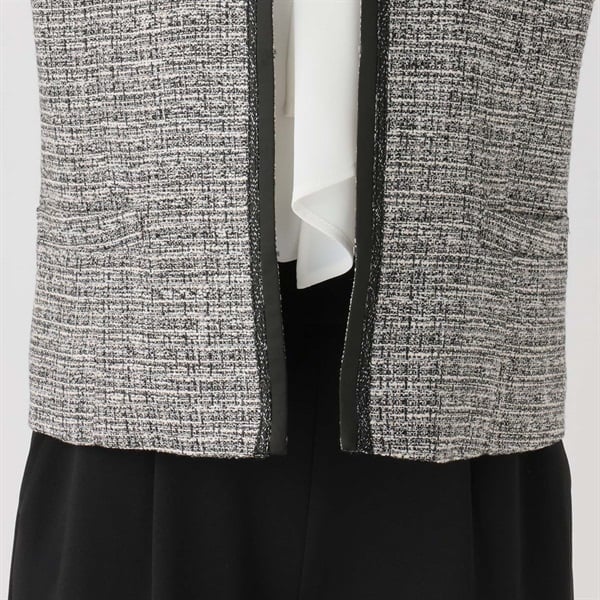 トリミングツイードジャケット パンツ付3点セットスーツ レディス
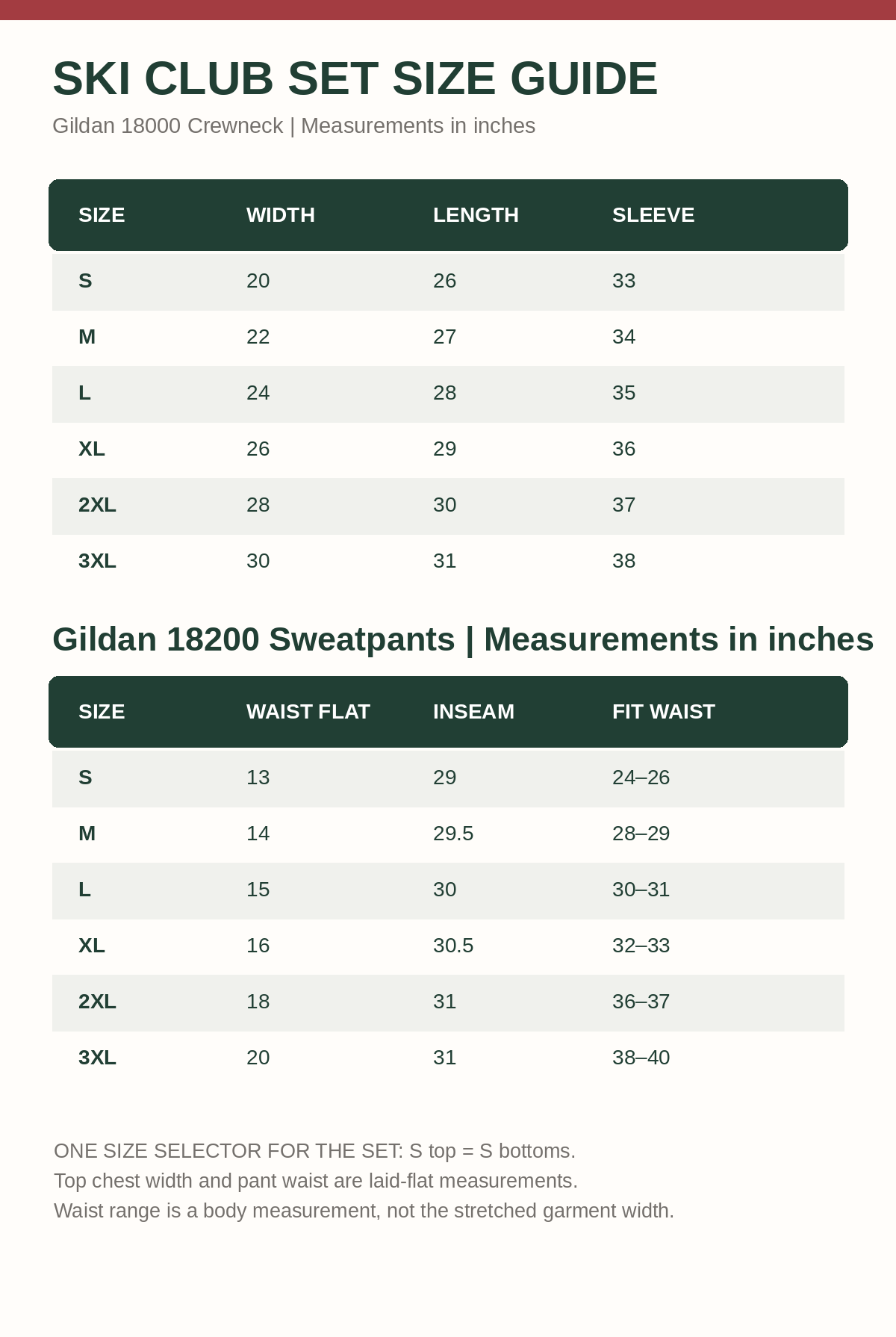 Gildan 18000 sweatshirt and Gildan 18200 sweatpants dual size guide S to 3XL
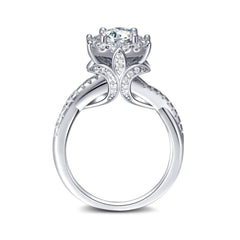 Halo Round Twisted Moissanite Engagement Ring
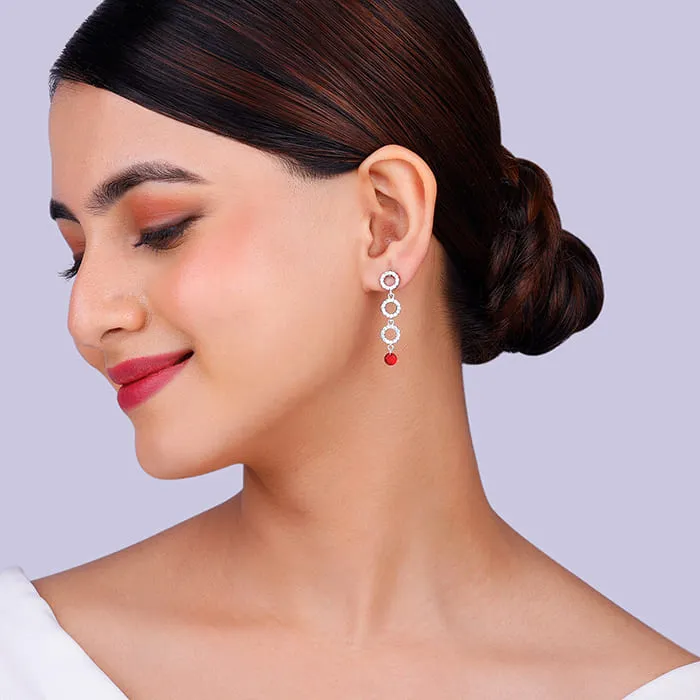 Silver Love in Circles Earrings Giva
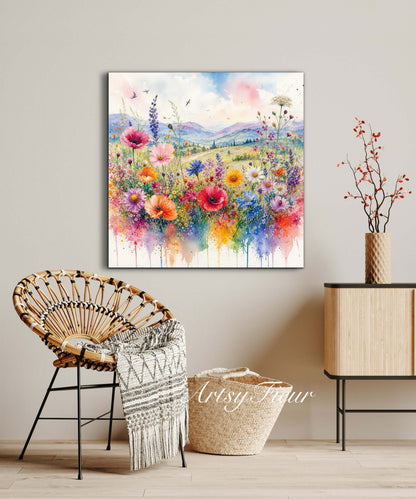 Framed Canvas- Original Artwork Vibrant Colours Wildflowers Watercolour Painting Abstract Colourful Landscape Living Room Wall Art Print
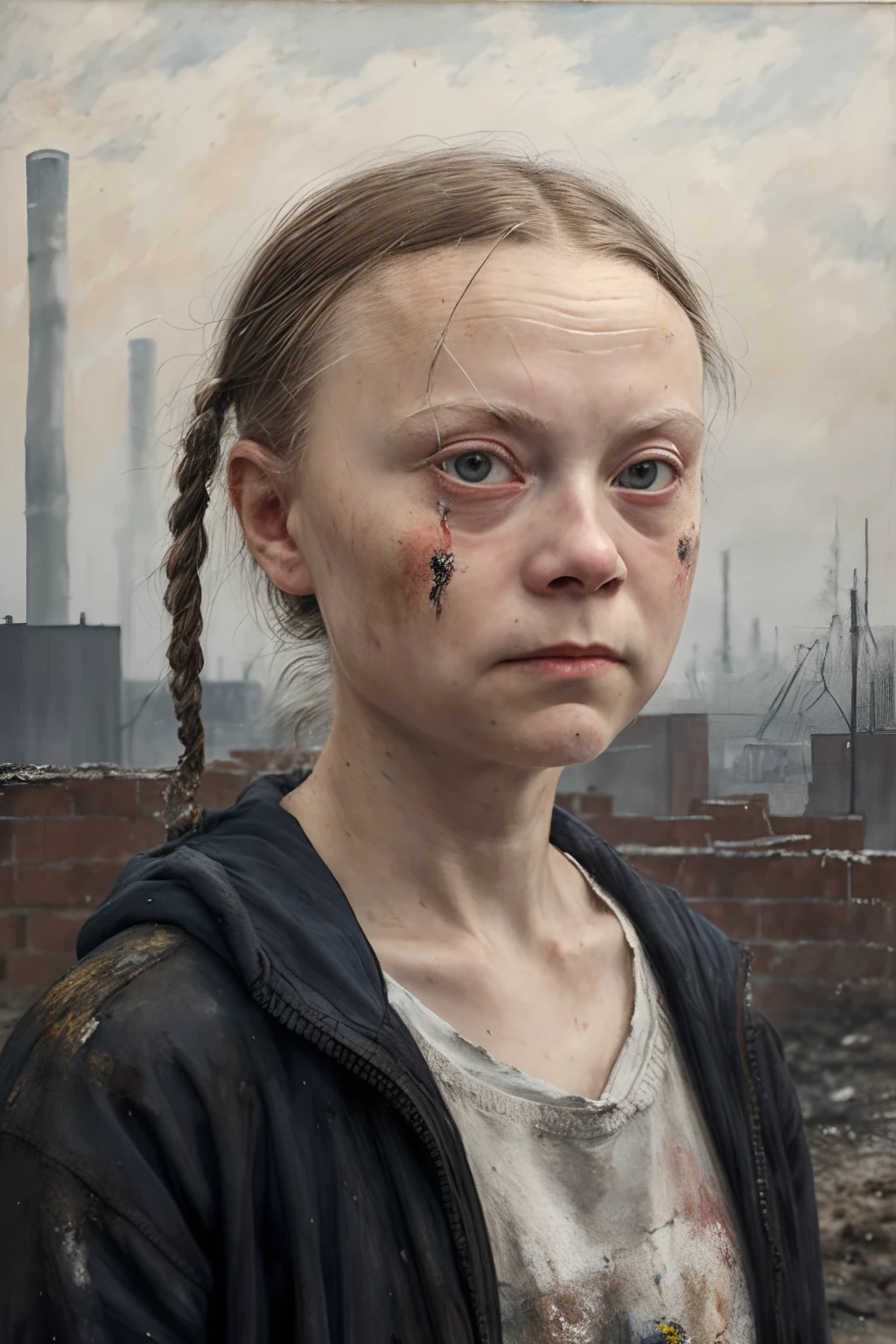 painting of an aged Greta Thunberg, upper body shot, dystopian environment, gloomy, smoking factories,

━━━━━━

TASK
Can you recast every line of the listing above as a Markdown table with the columns Row and Caption, skipping any blank lines and leaving out the pictures?

SOLVED PROBLEM
| Row | Caption |
|---|---|
| 1 |  トリミングツイードジャケット パンツ付3点セットスーツ レディス |
| 2 |  Gildan 18000 sweatshirt and Gildan 18200 sweatpants dual size guide S to 3XL |
| 3 |  Halo Round Twisted Moissanite Engagement Ring |
| 4 |  Silver Love in Circles Earrings Giva |
| 5 |  Framed Canvas- Original Artwork Vibrant Colours Wildflowers Watercolour Painting Abstract Colourful Landscape Living Room Wall Art Print |
| 6 |  painting of an aged Greta Thunberg, upper body shot, dystopian environment, gloomy, smoking factories, |